The Pirates fell apart in the second half of the season, going 25–48. In addition to their on-field struggles, the team suffered from problems off the field as well, including brawls, fights between players in the clubhouse, and the arrest of closer Felipe Vazquez. The Pirates finished with a 69–93 record, the team's worst since 2010.

Manager Clint Hurdle was fired before the final game of the 2019 season, with bench coach Tom Prince serving as interim manager. Prince and pitching coach Ray Searage were fired several days later.

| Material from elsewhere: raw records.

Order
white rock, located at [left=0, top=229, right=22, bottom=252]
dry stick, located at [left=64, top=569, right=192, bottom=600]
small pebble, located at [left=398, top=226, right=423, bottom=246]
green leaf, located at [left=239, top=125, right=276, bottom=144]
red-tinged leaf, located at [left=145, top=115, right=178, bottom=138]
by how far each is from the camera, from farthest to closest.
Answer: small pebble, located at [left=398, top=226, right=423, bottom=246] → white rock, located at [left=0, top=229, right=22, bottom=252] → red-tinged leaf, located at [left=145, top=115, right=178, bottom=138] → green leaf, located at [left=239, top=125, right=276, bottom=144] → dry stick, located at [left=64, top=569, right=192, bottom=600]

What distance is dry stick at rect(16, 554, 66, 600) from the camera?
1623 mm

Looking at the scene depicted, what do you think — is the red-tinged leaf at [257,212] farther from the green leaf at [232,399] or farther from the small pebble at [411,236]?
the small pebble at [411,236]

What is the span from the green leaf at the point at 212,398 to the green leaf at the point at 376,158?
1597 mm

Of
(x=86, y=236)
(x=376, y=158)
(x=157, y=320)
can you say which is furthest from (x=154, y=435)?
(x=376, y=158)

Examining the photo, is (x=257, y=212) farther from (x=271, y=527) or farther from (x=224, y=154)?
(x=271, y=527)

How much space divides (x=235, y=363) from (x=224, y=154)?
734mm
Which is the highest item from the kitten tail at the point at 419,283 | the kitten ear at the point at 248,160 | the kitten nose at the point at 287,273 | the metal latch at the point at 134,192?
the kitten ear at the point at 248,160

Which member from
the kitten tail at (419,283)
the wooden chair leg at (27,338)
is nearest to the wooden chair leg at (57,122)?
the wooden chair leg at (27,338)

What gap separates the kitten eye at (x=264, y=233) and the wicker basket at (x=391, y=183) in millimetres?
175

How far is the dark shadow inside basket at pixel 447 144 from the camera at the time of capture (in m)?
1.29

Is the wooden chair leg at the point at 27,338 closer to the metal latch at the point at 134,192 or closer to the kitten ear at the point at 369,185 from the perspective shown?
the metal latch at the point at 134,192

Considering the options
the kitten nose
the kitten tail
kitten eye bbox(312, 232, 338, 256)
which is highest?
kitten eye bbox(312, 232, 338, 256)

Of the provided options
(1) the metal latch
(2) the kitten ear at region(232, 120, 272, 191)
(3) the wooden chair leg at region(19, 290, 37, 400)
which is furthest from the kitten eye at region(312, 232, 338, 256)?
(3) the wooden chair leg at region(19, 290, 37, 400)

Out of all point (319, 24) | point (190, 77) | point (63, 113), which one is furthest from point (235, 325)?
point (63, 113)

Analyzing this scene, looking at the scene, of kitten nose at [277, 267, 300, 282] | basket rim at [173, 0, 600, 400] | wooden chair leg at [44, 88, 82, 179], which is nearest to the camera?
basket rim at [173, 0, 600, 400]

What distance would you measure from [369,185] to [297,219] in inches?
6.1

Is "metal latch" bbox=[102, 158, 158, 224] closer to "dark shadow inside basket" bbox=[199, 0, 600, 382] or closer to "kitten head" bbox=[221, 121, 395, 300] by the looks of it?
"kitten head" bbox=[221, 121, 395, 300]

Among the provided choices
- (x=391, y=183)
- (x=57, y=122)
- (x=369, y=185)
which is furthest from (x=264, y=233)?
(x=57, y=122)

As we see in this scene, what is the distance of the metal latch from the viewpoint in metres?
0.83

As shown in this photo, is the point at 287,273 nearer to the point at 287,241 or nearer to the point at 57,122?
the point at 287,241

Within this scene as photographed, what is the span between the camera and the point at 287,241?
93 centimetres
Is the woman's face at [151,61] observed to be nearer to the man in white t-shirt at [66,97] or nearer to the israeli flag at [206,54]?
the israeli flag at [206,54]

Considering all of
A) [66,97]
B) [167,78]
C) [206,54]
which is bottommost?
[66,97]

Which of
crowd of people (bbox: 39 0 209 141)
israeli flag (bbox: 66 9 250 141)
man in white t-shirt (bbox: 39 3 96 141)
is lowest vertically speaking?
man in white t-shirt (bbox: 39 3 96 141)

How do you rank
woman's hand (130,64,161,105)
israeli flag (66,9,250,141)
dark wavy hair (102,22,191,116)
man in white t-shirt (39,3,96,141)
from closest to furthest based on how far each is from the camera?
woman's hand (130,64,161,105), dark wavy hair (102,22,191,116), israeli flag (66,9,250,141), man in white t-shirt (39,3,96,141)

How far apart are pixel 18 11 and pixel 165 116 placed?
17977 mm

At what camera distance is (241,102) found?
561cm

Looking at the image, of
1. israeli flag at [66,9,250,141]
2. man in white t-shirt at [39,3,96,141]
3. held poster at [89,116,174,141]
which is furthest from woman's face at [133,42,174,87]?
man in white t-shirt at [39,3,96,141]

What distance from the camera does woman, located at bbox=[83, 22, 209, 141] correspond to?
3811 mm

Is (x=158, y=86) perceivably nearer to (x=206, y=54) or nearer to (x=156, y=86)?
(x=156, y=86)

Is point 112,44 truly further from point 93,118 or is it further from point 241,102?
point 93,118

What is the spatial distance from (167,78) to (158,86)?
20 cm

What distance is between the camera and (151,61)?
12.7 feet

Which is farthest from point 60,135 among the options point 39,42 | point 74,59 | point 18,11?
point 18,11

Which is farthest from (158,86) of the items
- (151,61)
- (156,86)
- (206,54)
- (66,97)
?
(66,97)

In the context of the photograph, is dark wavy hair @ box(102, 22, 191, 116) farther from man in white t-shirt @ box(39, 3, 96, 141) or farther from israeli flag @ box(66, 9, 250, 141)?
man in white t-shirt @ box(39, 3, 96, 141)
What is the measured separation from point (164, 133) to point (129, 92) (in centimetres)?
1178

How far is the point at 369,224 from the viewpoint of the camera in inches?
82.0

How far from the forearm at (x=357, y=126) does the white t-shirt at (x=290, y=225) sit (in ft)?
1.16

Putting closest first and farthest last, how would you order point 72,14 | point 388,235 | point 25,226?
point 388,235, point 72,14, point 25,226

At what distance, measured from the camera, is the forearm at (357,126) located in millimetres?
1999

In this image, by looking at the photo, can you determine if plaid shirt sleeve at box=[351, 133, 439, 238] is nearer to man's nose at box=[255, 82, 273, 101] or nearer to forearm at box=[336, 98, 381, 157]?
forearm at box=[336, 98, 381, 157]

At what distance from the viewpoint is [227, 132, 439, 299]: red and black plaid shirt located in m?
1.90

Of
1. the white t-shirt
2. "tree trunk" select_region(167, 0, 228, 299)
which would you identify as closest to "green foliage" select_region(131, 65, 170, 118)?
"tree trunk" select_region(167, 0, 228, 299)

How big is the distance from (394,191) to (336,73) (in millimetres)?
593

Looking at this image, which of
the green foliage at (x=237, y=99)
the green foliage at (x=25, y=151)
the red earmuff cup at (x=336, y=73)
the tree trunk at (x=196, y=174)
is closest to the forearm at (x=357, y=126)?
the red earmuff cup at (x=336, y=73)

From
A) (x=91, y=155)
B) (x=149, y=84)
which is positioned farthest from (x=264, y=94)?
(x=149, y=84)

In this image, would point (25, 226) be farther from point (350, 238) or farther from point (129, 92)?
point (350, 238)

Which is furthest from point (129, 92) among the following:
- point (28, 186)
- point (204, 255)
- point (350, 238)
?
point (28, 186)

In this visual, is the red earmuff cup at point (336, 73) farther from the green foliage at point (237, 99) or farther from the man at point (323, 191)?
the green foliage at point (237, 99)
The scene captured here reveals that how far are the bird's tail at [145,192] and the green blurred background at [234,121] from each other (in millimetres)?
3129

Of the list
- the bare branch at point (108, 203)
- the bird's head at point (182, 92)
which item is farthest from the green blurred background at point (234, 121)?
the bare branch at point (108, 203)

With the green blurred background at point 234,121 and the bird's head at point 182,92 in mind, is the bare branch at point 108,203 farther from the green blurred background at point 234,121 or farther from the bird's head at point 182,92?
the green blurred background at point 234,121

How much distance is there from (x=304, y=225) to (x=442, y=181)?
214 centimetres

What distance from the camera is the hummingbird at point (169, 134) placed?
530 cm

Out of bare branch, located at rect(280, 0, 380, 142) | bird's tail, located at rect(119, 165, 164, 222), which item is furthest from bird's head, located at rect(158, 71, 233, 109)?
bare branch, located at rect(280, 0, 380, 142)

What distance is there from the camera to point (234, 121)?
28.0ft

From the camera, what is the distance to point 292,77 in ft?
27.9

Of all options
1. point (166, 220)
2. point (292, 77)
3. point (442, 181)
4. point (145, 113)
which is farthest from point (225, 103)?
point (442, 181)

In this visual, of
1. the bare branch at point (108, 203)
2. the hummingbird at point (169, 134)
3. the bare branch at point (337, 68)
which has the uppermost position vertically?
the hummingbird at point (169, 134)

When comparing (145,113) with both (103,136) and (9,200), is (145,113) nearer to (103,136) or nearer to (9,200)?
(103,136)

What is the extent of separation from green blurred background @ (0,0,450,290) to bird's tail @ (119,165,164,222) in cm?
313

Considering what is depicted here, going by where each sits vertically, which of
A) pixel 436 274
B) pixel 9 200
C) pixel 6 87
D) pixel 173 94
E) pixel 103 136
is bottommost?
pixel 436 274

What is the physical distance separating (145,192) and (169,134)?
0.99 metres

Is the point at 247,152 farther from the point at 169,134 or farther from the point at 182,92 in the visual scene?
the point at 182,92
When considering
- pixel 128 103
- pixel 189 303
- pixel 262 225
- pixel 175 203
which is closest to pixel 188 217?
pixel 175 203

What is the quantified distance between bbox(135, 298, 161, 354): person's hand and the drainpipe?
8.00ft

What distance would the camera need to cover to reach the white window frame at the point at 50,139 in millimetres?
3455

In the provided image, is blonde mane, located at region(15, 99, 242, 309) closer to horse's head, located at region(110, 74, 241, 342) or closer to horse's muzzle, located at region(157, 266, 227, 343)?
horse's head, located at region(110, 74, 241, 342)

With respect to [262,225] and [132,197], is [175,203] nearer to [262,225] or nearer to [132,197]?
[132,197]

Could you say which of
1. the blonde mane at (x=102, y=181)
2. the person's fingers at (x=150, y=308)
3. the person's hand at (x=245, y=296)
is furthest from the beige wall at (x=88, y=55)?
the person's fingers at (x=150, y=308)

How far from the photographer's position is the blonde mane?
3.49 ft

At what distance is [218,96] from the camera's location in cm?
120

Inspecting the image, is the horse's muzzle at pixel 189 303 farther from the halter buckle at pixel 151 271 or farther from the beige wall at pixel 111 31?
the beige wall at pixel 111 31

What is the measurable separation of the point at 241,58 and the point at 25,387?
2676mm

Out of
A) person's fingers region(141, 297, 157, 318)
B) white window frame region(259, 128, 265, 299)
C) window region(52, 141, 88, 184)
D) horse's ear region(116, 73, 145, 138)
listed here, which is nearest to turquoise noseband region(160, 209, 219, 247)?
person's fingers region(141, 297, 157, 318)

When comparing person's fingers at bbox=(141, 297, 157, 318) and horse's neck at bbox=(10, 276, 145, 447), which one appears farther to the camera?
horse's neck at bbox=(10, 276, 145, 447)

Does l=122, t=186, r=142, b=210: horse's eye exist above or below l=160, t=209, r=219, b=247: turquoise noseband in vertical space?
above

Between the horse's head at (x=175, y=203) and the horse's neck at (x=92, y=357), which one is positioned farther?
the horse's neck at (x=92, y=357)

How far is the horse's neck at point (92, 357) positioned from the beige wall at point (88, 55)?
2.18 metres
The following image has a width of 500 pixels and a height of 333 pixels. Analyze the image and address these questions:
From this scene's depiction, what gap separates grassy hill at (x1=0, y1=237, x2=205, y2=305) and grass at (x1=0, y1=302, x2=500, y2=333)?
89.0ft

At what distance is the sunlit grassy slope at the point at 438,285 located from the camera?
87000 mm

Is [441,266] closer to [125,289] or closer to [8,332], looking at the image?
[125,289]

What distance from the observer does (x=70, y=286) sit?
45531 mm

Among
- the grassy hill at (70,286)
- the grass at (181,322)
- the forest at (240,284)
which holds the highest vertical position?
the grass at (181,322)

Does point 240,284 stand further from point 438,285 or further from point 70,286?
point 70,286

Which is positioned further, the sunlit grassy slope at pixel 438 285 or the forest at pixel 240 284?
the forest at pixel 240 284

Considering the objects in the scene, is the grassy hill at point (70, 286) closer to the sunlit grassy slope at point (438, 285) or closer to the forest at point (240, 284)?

On October 23, Pirates president Frank Coonelly parted ways with the team. Huntington was fired on October 28.

===2020–present: The Cherington era===

Nutting announced the first hire of the new regime on October 28, 2019, naming Travis Williams the new team president. Huntington was fired the same day. Former Boston Red Sox general manager Ben Cherington was named as the next general manager of the Pirates on November 18. On November 27, the Pirates announced that former Minnesota Twins bench coach Derek Shelton would serve as the team's manager.

In the Pirates' first season under Shelton and Cherington, they went 19–41, finishing with the worst record of the pandemic-shortened season. The Pirates again finished last in the NL Central in 2021. After two distant fourth place finishes, the team returned to last place in 2024 despite Paul Skenes winning the Rookie of the Year Award and finishing third in Cy Young Award voting. Shelton was fired in May 2025, replaced by bench coach Don Kelly.